Have you ever felt you were living your life teetering on the precipice of a very steep cliff? And, if you were to fall off the cliff, it would mean losing yourself to an extreme from which you weren’t sure you could return? It’s a very scary place. It’s what I’m living right now. I’m caught balancing between my rational and my emotional self. I honestly feel like I’m going to fall, fall so far that I will no longer recognize myself.
My entire life I’ve focused on achieving goals. I was a student with high standing. I was active in the school community. I graduated from elementary school, high school, college and university with honours. I won awards. I started working in my field only a few short days after I graduated. I married my high school sweetheart. We built, not one, but two homes together, from the ground up. Our plan was to be married five years before we had children. I swear I got pregnant on our fifth anniversary. Now I have two beautiful, wonderful sons. Along the way, I’ve steadily moved up the career ladder of my choice. I’ve achieved all of the goals I set out to achieve up to this point. Now I stand, just a few years into my 30’s and I have no sense of direction. My life has been defined by the pursuit of goals. Without them, I’m lost. I don’t know where I’m going and that’s a scary feeling.
But it’s bigger than this, much, much bigger. I’m only just discovering what it is. I recently experienced a very profound moment of pure clarity. It was powerful beyond anything I can explain. Ever since I had my children I’ve found myself floundering, unsure for the first time in my life. Parenthood has been overwhelming for me. I feel my responsibility and connection to my children intensely and yet, at the same time, I feel disconnected from myself. I’ve had trouble understanding it. It causes me immeasurable guilt and frustration. But I know it’s root now, it comes from being a motherless mother. I’ve written about this before, how my parenting is affected by the fact that I lost my mother at such a young age. Now that I’ve become a mother, I recognize just how profoundly that loss has affected me. I know now what I have been missing. In some ways, it’s been my undoing. Until now, I’ve underestimated its impact.

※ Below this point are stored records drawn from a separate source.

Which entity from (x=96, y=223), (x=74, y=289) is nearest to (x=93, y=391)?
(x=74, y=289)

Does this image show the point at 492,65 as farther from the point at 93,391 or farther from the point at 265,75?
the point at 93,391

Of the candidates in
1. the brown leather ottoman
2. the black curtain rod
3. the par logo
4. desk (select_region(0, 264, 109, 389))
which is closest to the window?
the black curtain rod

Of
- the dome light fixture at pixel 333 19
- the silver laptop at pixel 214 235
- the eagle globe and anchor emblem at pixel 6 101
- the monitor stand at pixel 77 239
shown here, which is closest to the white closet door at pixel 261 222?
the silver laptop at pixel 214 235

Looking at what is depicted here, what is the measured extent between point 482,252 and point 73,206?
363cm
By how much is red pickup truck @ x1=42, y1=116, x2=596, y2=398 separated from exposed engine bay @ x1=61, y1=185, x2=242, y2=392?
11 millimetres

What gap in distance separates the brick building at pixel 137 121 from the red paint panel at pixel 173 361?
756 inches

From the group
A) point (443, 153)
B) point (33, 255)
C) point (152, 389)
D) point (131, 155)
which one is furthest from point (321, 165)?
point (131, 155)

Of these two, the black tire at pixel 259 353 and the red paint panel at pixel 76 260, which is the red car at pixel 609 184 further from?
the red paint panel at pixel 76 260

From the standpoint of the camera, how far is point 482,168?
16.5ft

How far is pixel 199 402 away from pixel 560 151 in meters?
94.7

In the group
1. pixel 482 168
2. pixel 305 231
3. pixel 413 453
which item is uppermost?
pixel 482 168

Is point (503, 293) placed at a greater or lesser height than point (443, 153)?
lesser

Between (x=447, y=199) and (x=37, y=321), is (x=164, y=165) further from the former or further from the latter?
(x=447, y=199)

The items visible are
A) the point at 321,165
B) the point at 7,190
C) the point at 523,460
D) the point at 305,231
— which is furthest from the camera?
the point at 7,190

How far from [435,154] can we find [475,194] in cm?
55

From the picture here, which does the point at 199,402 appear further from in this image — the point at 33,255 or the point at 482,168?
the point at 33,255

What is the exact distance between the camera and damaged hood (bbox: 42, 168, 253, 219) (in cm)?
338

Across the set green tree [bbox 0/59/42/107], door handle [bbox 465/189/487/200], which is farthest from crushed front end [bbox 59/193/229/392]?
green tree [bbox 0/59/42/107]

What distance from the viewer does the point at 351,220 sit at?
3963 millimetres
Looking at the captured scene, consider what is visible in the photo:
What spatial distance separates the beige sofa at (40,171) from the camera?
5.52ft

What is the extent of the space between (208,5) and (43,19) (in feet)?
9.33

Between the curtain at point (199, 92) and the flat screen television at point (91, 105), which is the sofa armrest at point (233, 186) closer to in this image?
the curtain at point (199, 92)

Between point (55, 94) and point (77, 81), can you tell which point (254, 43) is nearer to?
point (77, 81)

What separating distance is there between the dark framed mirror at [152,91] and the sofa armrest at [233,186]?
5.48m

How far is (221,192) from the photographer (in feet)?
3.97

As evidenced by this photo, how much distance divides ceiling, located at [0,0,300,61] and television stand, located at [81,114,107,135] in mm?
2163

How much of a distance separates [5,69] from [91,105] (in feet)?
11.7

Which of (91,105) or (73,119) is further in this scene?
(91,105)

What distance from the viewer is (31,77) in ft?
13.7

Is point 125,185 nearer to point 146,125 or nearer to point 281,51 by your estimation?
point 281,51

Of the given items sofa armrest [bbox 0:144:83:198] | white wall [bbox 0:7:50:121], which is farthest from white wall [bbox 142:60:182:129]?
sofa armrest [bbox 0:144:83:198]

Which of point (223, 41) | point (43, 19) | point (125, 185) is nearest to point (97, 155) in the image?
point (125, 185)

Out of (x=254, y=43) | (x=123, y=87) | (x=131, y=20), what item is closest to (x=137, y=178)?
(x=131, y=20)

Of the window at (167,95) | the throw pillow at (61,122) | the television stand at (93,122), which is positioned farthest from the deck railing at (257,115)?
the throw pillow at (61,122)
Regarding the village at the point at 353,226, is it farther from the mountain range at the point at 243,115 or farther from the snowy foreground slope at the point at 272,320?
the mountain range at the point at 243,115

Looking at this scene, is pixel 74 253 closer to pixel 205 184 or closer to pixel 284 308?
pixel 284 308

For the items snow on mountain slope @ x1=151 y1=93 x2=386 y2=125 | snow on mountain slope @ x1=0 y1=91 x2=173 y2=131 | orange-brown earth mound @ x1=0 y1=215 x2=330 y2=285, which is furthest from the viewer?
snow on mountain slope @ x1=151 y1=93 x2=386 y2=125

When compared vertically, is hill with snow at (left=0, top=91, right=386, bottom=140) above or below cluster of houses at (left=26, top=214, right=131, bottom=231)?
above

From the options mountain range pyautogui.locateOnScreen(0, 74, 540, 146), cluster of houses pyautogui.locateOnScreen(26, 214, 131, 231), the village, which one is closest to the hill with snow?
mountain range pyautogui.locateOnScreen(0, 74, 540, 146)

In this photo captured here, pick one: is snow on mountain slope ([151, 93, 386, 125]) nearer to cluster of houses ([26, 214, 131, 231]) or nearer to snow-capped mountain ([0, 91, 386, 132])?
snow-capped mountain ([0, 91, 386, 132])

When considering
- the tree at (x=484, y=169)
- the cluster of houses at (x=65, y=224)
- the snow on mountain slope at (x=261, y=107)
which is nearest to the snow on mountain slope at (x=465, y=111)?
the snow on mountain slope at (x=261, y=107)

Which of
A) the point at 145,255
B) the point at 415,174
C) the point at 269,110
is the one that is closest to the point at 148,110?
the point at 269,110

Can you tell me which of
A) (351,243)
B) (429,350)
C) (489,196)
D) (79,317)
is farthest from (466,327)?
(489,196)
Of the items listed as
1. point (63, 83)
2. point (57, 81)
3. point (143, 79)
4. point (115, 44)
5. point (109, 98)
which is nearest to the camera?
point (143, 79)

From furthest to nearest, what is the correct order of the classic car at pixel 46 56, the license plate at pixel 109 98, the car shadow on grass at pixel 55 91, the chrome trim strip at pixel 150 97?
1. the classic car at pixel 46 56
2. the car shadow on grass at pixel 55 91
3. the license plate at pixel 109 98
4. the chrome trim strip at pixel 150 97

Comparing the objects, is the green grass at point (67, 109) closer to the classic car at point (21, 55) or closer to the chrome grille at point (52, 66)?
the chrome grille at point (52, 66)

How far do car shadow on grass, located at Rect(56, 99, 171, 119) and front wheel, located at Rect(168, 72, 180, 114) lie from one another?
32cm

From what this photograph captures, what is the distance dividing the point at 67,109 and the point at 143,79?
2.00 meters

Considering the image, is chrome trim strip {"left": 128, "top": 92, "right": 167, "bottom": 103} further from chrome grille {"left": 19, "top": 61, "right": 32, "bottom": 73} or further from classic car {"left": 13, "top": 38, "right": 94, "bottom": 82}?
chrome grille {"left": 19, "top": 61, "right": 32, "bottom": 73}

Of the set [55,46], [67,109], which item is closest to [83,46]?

So now, I find myself balancing on a temperamental cliff. My self, the core of my being, is caught between two halves of myself. My rational, goal attaining, responsibility driven, in control of my life self. The self that took over for me when I lost my mother. The self that helped me to survive when all I could do was survive is waring with my emotional self. The self that is profoundly me. The self that shows me comfort, that allows me to be the mother I want to be, the self that will better balance the anxiety and overwhelming expectations I place on myself. I’m living just between the two and I’m terrified that, at any moment, I’ll completely lose myself to one. It physically feels like I am tipping.
Now that I see it, now that I recognize it, I’m trying to allow myself to feel it, to fully understand this place. I’m trying to find a way to give each permission to be a part of me, to allow each to have their place. I’m crying lots, I’m confused and overwhelmed lots. I struggle almost every day. I think, though, that this is the path I must travel. It’s a bit like what we do for our children when they get a cut or scrape. We acknowledge the pain, we let them cry, and then we kiss it and encourage them to pick themselves up and move on. If I feel it fully, discover both parts of my core completely, and somehow find a way for them to exist together, then maybe, just maybe, I can find the path to healing. I have to. I’m desperate for the peace that I hope will come with it.